Dans certains pays, la mouvance populiste a la majorité et est au pouvoir. C’est le cas en Hongrie, en Pologne, en Slovaquie et en République tchèque. A Budapest, Viktor Orban est au pouvoir. Son parti, le Fidesz, dispose d’une majorité des deux tiers à l‘Assemblée. Une série de décisions ont été prises qui vont contre les principes démocratiques: prise de contrôle sur le pouvoir judiciaire, affaiblissement du pluralisme des médias, discours public marqué par des références nationalistes. En Pologne, pour la première fois en 2015, le parti «Droit et Justice» (PiS) a accédé au pouvoir avec une majorité absolue au parlement. Les parlementaires du PiS tiennent un discours de revanche anti-élites, souverainiste et prônent une révolution conservatrice. Suivant l’exemple hongrois, le gouvernement de Beata Szylo coordonne de près les médias publics, dont le message doit être validé par des proches du pouvoir. Robert Fico, premier ministre slovaque, en principe classé à gauche, a été suspendu du Parti socialiste européen depuis qu’il gouverne avec le SNS, un parti nationaliste de Slovaquie. En République tchèque, le président Milos Zeman s’est illustré par de nombreuses diatribes contre les immigrés et les musulmans, prétendus inassimilables.

_TÂCHES À RÉALISER_.
(1) D'après le texte, de quelle majorité le Fidesz dispose-t-il à l'Assemblée ?
(2) Énumérez tous les pays où, selon le texte, la mouvance populiste est au pouvoir.
Les lignes qui suivent n'ont aucun lien avec le texte.

_LIGNES ENREGISTRÉES_.
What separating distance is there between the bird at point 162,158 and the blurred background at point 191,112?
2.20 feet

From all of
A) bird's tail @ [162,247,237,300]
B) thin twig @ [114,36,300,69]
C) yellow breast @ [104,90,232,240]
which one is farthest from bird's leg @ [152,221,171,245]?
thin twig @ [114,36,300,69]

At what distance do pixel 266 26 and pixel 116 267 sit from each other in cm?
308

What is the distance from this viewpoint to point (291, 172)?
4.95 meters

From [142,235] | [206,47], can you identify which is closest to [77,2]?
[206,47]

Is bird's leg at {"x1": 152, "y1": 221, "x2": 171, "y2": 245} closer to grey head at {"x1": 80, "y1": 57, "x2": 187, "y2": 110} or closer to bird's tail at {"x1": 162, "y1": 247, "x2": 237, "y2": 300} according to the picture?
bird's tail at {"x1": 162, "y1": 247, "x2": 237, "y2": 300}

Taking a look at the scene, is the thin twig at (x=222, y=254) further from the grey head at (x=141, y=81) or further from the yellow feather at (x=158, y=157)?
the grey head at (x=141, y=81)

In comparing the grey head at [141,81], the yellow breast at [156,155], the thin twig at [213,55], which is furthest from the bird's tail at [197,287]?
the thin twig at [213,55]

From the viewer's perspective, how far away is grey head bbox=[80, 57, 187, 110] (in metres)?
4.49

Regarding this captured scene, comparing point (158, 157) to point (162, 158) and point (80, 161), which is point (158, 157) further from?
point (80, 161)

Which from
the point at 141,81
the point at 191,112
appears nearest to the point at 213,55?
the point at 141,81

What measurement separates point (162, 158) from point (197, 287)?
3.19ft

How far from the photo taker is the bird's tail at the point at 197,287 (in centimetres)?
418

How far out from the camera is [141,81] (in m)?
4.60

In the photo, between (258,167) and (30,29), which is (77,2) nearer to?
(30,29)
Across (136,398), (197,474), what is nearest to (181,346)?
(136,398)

_SOLUTIONS PROPOSÉES_.
(1) D'une majorité des deux tiers.

(2) La Hongrie, la Pologne, la Slovaquie et la République tchèque.